Scouting & Adapting to Change
Guest trends are changing all the time. Large chains don’t dominate the markets the way they once did – guests today actually prefer staying in smaller boutique hotels over the fancy 5-star chains. This shift in paradigm is no random occurrence. Millennials are projected to account for half the money spent on travel by 2020. This young generation of travelers see more value in purchasing ‘experiences’ over material goods, and want to stay at hotels that provide them with a more intimate visit. By analyzing guest trends in their city and within their property, hoteliers can optimize these dynamics and better prepare their properties for these new-age travelers. Incorporating popular attractions and a local joint in the package would appeal more to these younger travelers than the traditional city tours or extravagant hotel restaurant.

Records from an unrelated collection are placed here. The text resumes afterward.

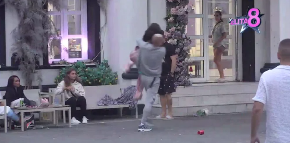 JEZIVE SCENE U ELITI U cik zore nastao haos, učesnica doživela nervni slom, lomi sve oko sebe!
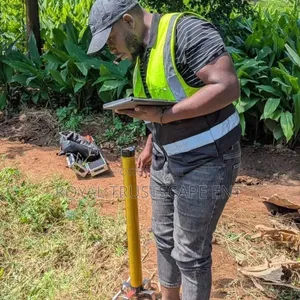 Electromagnetic Resistivity Geophysics Equipment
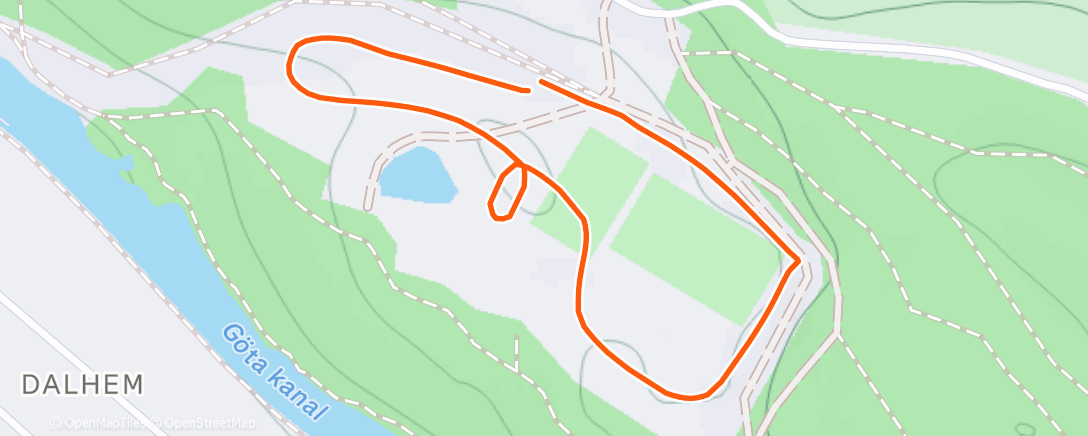 Map of the activity, 🫠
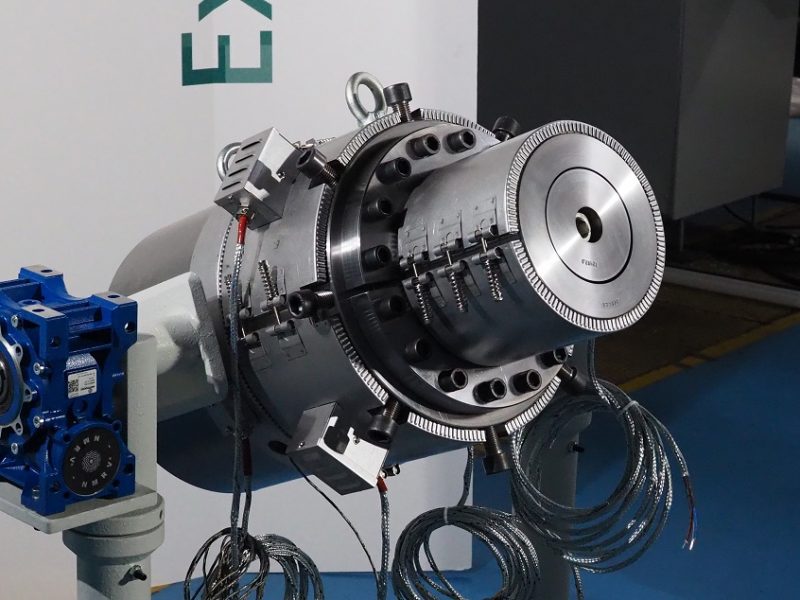 Bausano Pipe Technology Virtual Show: teste di estrusione protagoniste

Determining the Bottlenecks
The successful running of a hospitality business is dependent on the efficient management of the many intricate processes that hold the property together. And just like in any organization, there is always room for improvement – the tricky bit is discovering where. With so many departments involved, sectors of the hotel might be understaffed to effectively cope with the pace of activity. Analysis of business reports can go a long way in determining these areas. This allows managers to take appropriate measures to combat these inadequacies. A single bottleneck is all it takes to hinder operations all around the property.

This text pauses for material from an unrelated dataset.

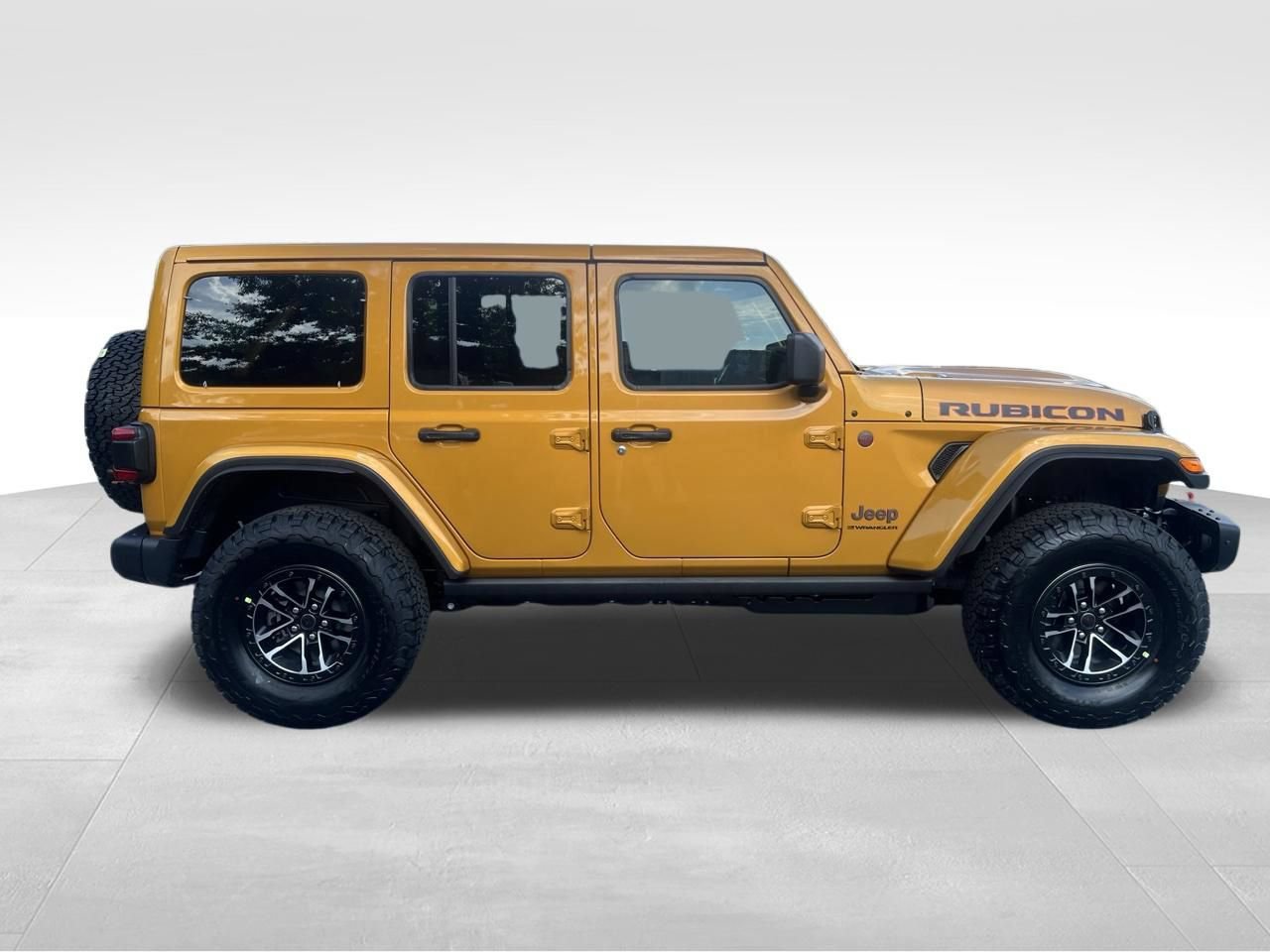 New 2026 Jeep Wrangler Unlimited Rubicon AWD/4WD image 7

Uncovering Unnecessary Expenses
While room sales may be the primary source of revenue for hotels, money generated by the various other avenues also do contribute to the property’s cash flow. These may include restaurants, bars, gift-shops, and other points-of-sale (POS). However, with guest trends and spending patterns changing all the time, it can get difficult for managers to detect terminals that aren’t doing as well as expected. This could cost the property money and even stagnate the brand’s development. By analyzing POS reports, managers can identify the terminals that aren’t making money and take corrective measures.

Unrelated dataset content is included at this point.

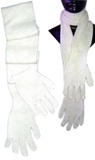 Scarf "Hands"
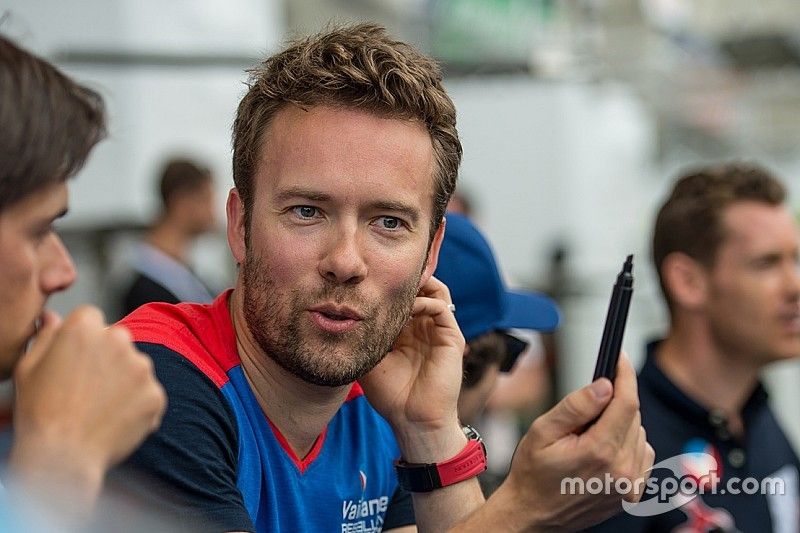 David Heinemeier Hansson firma con 3GT Racing per il 2018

These are just a few examples of the areas where proper planning can significantly improve the hotel’s revenue generating capacity. The only obstacle to this process is the time involved. Gathering and then compiling reports from every department in the property can be tedious. Having a reporting tool can make all the difference, a reliable property management system may be capable of generating dozens of reports based on the information fed over several months. Reservation summaries, OTA partnerships, night audits and a wide range of other activities can be tracked, enabling the management to make better decisions for the property’s long-term future.